# Fluting



## Utmuddguy (Aug 25, 2013)

I built this rifle a few years ago and sold it I'm going to rebuild it just not sure I like the barrel fluting. What do you all think?


----------



## wyogoob (Sep 7, 2007)

I moved closer to the screen, squinted, pushed my reading glasses up my nose, and then my eyes crossed.

.


----------



## longbow (Mar 31, 2009)

I like straight better but I like the interrupted fluting. I really dig spiral fluting though.
Nice rifle!!!


----------



## Utmuddguy (Aug 25, 2013)




----------



## Loke (Sep 7, 2007)

Nice dog.


----------



## Utmuddguy (Aug 25, 2013)

Loke said:


> Nice dog.


He seems to find his way into every photo.


----------



## waspocrew (Nov 26, 2011)

Agreed, I'd take straight or spiral fluting over interrupted flutes.


----------



## LostLouisianian (Oct 11, 2010)

I prefer the straight but that's just me. This does look cool though.


----------



## BPturkeys (Sep 13, 2007)

Personally, I am going with ugly, but I am a purest that thinks anything but wood and blue and/or case color is wrong. 
But for my information, does fluting have any functional value...cooling???


----------



## DallanC (Jan 13, 2009)

BPturkeys said:


> ... does fluting have any functional value...cooling???


Yup, cooling. It increases the surface area around the barrel which increases cooling.
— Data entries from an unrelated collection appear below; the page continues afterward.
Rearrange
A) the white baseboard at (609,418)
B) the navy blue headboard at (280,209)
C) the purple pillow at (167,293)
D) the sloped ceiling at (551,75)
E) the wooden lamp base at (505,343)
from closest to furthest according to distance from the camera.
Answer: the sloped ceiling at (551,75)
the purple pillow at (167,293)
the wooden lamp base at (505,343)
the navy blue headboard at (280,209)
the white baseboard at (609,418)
That dithered pattern is interesting, I personally like straight flutes. But really with my OCD regarding dirt on my guns, flutes always seem to hold dirt and are harder to clean. Bugs me...

-DallanC


----------



## wyogoob (Sep 7, 2007)

BPturkeys said:


> Personally, I am going with ugly, but I am a purest that thinks anything but wood and blue and/or case color is wrong.
> ......................................


Yeah, I was gonna say the same thing. As long as it's got a nice piece a walnut on it who cares what the barrel looks like?


----------



## Huge29 (Sep 17, 2007)

I think it looks awesome for something at the range and in the safe, but seems like it would collect dust and dirt in the field. Looks expensive. A regular flute would be much easier to keep clean it seems, but sure looks cool.


----------



## longbow (Mar 31, 2009)

Huge29 said:


> I think it looks awesome for something at the range and in the safe, but seems like it would collect dust and dirt in the field. Looks expensive. A regular flute would be much easier to keep clean it seems, but sure looks cool.


Which brings up another point about fluting. I was told fluting on bolts catch the dirt and grime and help keep it from smearing and abrasing the bolt and bolt race. Not sure how big of a benefit it is but it may help.


----------



## Mavis13 (Oct 29, 2007)

seems busy to me; I'd have trouble shooting straight cuz I'd be looking at the fancy barrel all the time. But then I'm easily distracted


----------



## Rspeters (Apr 4, 2013)

I'm a fan of the straight fluted barrels, this one's a little too busy for me.


----------